Perhaps because these things are horrible? In the same way how I don’t watch those Liam Neeson movies where his daughter or wife is taken – though I know I can count on that Liam’s unrighteous vengeance will prevail – I still have three daughters and a wife and thinking of that kind of horrid thing for them… Or perhaps because I have stepped off the elevator on floor 4 or 5 or 7 at Children’s Hospital and been overwhelmed again by that familiar soap smell and the sounds I hate from personal experience and all that can happen there… Or maybe like how I just plain didn’t read any articles about that shooter at the Texas church… Because I can imagine those things, those painful, horrible things, in horrible detail – and I don’t hail them in life, greet them with respect or love or joy – so why here…perhaps I won’t…

Perhaps that’s a poor excuse, though. Do you notice – read the gospels. Matthew, Mark, Luke, John – they mention the process, the problem of the crucifixion, but not the picture – they don’t share all the gory detail; they don’t evoke gut-reflex emotion; the pain, the wounds, the shame – they tell, on them they don’t dwell. Even when they report the worst – the truest suffering in separation from God – it’s buried in darkness. My retreat from this king might be for reasons I’ve made up and fears I’ve pictured instead of what it actually says…

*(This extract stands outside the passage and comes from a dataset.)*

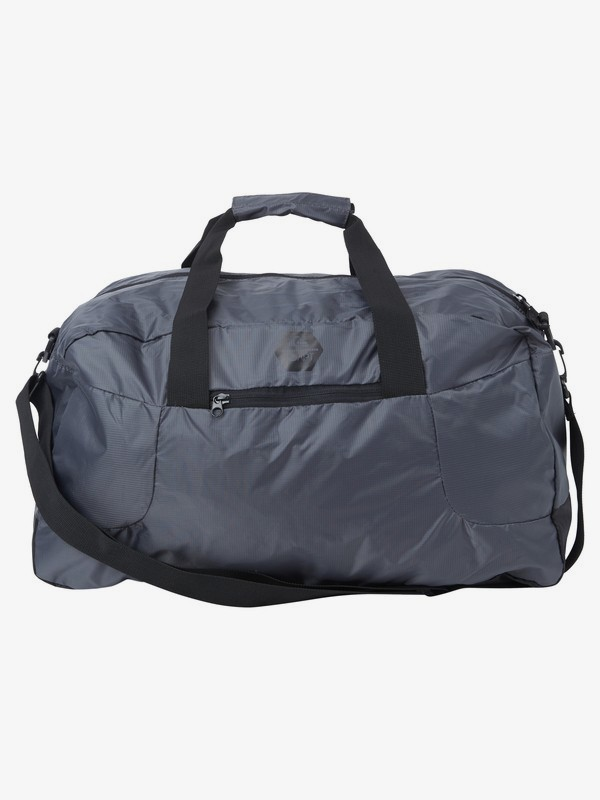 OR PACKABLE DUFFLE  AQYBL03003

Perhaps it is something more personal that makes us prefer another picture. What if you have your own disgusting things? What if you know the depths of their horror – that fear as a new parent, that something as simple as sleep or crying or detaching diapers would undo you…or as an old one, things as seemingly silly that easily outspend your sanctification, not to mention all the serious things; your inability to not worry about every thing as though it were the end of everything; that discontent you have because life has gone so poorly (in your estimation)…; that fear that if you hold this king, this kind, forth too often, too boldly, too much mockery will undo you too.  In all of which, at different times to varying degrees you’ve feared this exact thing – this king – that Jesus says he’s in control, but he may just be weak and powerless. Oh, you know the story, the death but the resurrection, the nail driven through hands and the hand-in-side redemption after…but that doesn’t mean you’ve always believed it. And this mocked-king Jesus reminds of how we’ve mocked his rule too.

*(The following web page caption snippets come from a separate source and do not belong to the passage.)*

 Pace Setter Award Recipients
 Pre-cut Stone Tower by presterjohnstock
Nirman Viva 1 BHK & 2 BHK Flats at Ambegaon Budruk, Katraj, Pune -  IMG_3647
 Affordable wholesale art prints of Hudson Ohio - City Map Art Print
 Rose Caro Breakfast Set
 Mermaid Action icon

There is this holier rub as well – something closer to repentance: you, God’s flock, you know that this mocking shame comes because of sin’s guilt – your sins and mine – and it is unpleasant to look upon our sins and their guilt and to know what they demand. Even in holy fear and love, we might not hail this king… But hail this king we must. For he is exactly what we need and he is so powerfully better than any king we could imagine.

Did you know, among religions, as they crown things king, Christianity is unique in a number of respects. It is unique today in that it praises a suffering God. No other religion in all the world claims the same – that God himself would suffer for those who don’t deserve it. They might claim that you must suffer to deserve him (and, tellingly, your own heart would have led you to that enlightened conclusion anyway). No other religion in all the world claims this – that God himself must suffer for sinners’ sins. They might claim that sins, if they exist, are a thing you can amend (and your own heart regularly claims the same). But God proclaims that sin is an attack on who he is – “all have sinned and fall short (not of measures or possibilities or social norms)…fall short of the glory of God.” So serious is sin that only divine, truly righteous payment can amend it – and so he makes it himself, in his Son.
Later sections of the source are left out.